“You are exactly what we need,” the Collector says, and there's something almost like pity in her mechanized voice. “The dragons are hungry this season.”
That's when true fear slithers through me. Not the holding cells. Not the city watch. They're taking me to the Ironhold. To the arena.
And few return from the games.
A needle pricks my neck. Cold liquid rushes into my veins. The world begins to fade.
The last thing I see before darkness claims me is a massive shadow passing overhead—a dragon being led toward the distant mountain arena, its wings bound in chains, its roar a mournful echo of my own unspoken scream.
Chapter 2
Iwake to the taste of blood and iron.
My body feels weighted, limbs heavy as stone as consciousness crawls back. The rocking motion beneath me makes my stomach lurch. I'm in a wagon. No, something larger. The rumble of wheels on uneven ground vibrates through the metal floor pressed against my cheek.
“She's waking up,” someone whispers.
I force my eyes open. Blurred shapes gradually focus. Five others stare back at me from the confines of a steel transport cage. Their faces are wary, hollow-eyed, their beauty weathered into sharpness. The youngest is hardly sixteen, the oldest maybe thirty, though hardship makes him look older. All of them wear the same expression I've seen in every dark corner of the Lower Wards: the look of prey animals caught in a snare.
“Welcome to the recruitment caravan,” says a girl with half her head shaved, dark tattoos snaking from the taper of her elegant, pointed ears down the curve of her neck. “End of the line.”
I push myself upright, wincing as my muscles scream in protest. The cage is barely tall enough to sit up in, and wide enough to hold perhaps eight adults pressed together. Throughthe bars, I glimpse a convoy of similar wagons ahead and behind, each pulled by massive lizard-oxen with scales glinting dully in the afternoon light.
“Where—” My voice cracks. My throat feels scraped raw.
“Heading east,” says a thin male with a scar bisecting his left eye. “To the Ironhold. Consider yourself honored.” His laugh is hollow. “We've been chosen to die for the empire's entertainment.”
The Ironhold. All iron and law, they say. A fortress to keep the peace. Once, iron weakened fae, sapping at our power. Now it merely serves as a reminder of what we lost, while holding the lawless, the criminals, the condemned. A stern monument to justice, where fae are sent to die.
The girl with the tattoos elbows him. “Shut it, Dren. You'll scare the fresh meat.”
“Good,” Dren says. “Better scared now than stupid later.”
I manage to take stock of myself. They've stripped me of my coat and boots, leaving me in just my threadbare tunic and leggings. The satchel with my meager possessions is gone. Of course. Nothing comes with you to the games except your body and whatever cunning you possess.Gods,I wish I had more. The kind of power that once belonged to us. A spark that should be there, coiled in my veins, waiting to answer. But it isn’t. It never has been. All I have is flesh. And fear.
I remember that’s exactly the point. I heard that once, to be chosen meant glory among the courts. Now it means only death—for those who break the law, even those with no other choice. A convenient reminder from the empire that sacrifices are made when stability is threatened; that law and order demand obedience above all else. It’s meant to be for the benefit of Thalyris, for the benefit of us all, so the catastrophes of the past never have the chance to rise again.

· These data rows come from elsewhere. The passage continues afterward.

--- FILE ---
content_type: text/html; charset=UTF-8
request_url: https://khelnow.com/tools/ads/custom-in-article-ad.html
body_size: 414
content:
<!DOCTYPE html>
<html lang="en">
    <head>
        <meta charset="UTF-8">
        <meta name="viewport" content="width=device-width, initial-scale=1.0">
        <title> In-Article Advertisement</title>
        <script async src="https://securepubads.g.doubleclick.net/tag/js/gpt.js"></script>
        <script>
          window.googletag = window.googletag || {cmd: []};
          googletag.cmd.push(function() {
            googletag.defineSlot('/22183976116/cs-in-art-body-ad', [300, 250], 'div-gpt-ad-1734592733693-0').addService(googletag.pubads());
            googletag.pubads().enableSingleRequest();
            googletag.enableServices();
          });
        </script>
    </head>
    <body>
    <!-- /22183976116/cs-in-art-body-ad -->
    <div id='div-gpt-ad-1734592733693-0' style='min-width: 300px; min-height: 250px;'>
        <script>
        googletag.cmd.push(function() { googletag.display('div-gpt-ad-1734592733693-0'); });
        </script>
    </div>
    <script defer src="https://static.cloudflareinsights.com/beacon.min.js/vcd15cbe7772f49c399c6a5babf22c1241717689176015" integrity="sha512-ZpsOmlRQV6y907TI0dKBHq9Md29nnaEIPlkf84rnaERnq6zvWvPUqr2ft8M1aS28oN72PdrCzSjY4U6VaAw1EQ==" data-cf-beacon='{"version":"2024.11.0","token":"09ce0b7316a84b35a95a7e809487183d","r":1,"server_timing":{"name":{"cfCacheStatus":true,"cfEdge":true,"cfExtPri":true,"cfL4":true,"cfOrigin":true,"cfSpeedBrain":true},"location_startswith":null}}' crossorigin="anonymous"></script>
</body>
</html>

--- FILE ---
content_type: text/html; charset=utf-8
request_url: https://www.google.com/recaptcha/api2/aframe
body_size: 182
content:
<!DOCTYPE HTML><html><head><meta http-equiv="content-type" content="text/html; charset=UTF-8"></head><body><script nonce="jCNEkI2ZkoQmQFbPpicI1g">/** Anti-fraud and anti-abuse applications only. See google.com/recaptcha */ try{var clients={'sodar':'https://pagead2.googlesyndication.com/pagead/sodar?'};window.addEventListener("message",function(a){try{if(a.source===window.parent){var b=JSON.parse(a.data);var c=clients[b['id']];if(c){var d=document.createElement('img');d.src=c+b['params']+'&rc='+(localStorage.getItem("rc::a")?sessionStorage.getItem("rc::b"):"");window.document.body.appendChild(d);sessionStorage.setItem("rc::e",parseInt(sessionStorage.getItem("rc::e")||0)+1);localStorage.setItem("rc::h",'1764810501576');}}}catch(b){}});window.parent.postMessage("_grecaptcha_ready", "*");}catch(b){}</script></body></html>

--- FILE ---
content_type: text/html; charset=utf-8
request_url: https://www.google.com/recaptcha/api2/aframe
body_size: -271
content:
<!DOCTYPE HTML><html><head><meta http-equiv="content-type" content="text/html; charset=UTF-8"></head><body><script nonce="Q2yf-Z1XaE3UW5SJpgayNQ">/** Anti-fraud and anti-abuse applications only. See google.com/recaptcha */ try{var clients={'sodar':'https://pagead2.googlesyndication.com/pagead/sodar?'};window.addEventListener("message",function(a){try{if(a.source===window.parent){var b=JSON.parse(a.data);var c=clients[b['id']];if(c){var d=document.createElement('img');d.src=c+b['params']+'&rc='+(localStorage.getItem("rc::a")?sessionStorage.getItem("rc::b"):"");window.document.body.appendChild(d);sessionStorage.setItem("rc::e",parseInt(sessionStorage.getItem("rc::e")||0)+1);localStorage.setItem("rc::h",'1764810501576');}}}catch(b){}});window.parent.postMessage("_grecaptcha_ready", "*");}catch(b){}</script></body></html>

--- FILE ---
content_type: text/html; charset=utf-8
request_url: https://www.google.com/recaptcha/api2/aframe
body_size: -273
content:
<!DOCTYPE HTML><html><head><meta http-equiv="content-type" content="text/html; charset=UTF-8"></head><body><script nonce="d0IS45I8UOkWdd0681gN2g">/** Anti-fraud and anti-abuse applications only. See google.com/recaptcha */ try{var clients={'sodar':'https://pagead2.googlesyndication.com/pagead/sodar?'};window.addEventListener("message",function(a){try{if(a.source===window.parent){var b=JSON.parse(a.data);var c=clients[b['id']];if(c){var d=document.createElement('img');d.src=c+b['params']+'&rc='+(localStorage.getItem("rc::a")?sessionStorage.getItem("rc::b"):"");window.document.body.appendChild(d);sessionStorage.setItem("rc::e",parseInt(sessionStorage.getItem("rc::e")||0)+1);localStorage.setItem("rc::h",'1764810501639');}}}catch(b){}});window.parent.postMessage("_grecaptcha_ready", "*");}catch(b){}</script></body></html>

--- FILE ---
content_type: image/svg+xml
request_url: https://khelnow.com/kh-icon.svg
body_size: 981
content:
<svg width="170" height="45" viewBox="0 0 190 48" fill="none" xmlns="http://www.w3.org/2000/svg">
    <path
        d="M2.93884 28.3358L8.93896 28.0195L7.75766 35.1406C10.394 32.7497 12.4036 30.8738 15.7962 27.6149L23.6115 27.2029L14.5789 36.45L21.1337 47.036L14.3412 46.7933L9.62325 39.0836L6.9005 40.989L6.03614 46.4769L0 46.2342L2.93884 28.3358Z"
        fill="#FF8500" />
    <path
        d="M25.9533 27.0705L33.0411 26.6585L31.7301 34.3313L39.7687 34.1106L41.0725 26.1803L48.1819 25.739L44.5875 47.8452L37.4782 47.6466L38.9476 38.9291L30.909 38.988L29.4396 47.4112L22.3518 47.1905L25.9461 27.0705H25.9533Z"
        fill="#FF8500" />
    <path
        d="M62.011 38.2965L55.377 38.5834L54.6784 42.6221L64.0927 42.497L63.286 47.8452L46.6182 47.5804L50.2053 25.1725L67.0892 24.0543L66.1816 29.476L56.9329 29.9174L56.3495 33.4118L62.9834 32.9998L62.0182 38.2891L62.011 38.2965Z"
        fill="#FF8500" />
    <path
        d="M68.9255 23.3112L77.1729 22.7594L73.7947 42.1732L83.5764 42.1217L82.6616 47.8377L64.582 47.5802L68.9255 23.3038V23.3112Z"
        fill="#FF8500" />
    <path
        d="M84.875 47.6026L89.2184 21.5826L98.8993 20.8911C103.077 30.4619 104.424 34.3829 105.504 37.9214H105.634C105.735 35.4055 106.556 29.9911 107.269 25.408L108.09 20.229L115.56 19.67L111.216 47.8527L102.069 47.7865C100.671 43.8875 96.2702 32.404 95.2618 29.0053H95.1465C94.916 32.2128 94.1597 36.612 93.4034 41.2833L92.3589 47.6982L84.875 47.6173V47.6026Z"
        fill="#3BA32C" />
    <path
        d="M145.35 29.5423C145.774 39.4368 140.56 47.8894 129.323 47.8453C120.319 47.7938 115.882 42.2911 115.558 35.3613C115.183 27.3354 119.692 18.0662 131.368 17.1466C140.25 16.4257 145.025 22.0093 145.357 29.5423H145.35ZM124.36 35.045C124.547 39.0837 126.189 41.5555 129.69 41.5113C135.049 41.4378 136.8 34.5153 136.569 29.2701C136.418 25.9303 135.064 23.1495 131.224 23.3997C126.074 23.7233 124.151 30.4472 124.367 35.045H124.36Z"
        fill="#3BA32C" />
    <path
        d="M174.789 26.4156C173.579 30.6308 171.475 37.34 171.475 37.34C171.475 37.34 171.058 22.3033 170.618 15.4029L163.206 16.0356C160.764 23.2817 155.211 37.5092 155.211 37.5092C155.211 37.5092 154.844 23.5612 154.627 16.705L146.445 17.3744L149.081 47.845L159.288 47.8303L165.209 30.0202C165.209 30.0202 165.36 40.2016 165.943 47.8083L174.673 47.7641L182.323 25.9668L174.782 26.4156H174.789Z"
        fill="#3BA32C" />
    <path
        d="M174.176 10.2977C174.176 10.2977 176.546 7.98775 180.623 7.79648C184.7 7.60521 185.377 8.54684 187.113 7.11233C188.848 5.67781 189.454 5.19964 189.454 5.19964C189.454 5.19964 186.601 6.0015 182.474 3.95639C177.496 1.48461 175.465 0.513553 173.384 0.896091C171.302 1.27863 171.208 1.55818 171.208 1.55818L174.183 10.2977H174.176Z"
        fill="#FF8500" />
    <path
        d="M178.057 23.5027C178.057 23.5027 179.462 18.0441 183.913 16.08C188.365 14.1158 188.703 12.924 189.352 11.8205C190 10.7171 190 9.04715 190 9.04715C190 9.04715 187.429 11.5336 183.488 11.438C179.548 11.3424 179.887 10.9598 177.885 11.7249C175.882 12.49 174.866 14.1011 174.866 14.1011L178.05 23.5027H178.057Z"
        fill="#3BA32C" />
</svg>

It’s just my bad luck, then, to stand among the undesirables.
“How long have I been out?” I breathe, tentatively feeling the tender spot on my neck where the needle pierced me.
“Two days,” whispers the youngest captive, a boy with brilliant copper-colored hair. “They keep us sedated through the city gates. Less chance of rescue attempts that way.” His accent marks him as an east-sider, probably from the Scholar's Quarter. Not the usual Collector target.

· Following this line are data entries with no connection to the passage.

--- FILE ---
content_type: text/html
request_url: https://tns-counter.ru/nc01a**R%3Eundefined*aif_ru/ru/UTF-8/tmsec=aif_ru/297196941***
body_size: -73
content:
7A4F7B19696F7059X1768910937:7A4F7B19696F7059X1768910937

“As if anyone would try,” mutters Dren.
I peer through the bars at the landscape rolling past. We've left the city far behind. The road cuts through scrubland that grows progressively more desolate with each mile. In the distance, knife-edged mountains tear at the sky—the Spine, they call it. Ancient, dead volcanoes, once alive with fire and power. Now they’re nothing but carved-out husks. Like us.
“I'm Lira,” says the tattooed girl, offering me a waterskin. “Drink. That sleep serum dries you out.”
I take it gratefully, not caring that the water is warm and tastes of leather. “Veyra,” I say after I've drained half the skin.
“What'd they get you for?” asks a muscular female in the corner, her dark hair cropped close to her scalp. “I’m Nyx. Broke a magistrate's son's arm when he tried to claim his 'noble rights' in my tavern.”
“Theft,” I reply. “And existing inconveniently.”
That earns a few grim chuckles.
“Same story every year,” Nyx mutters. “They clear out the Lower Wards, the prisons, anywhere people won't be missed. Once in a while they'll take someone higher-born who's fallen out of favor.” She nods toward the copper-haired boy. “Like our little scholar there.”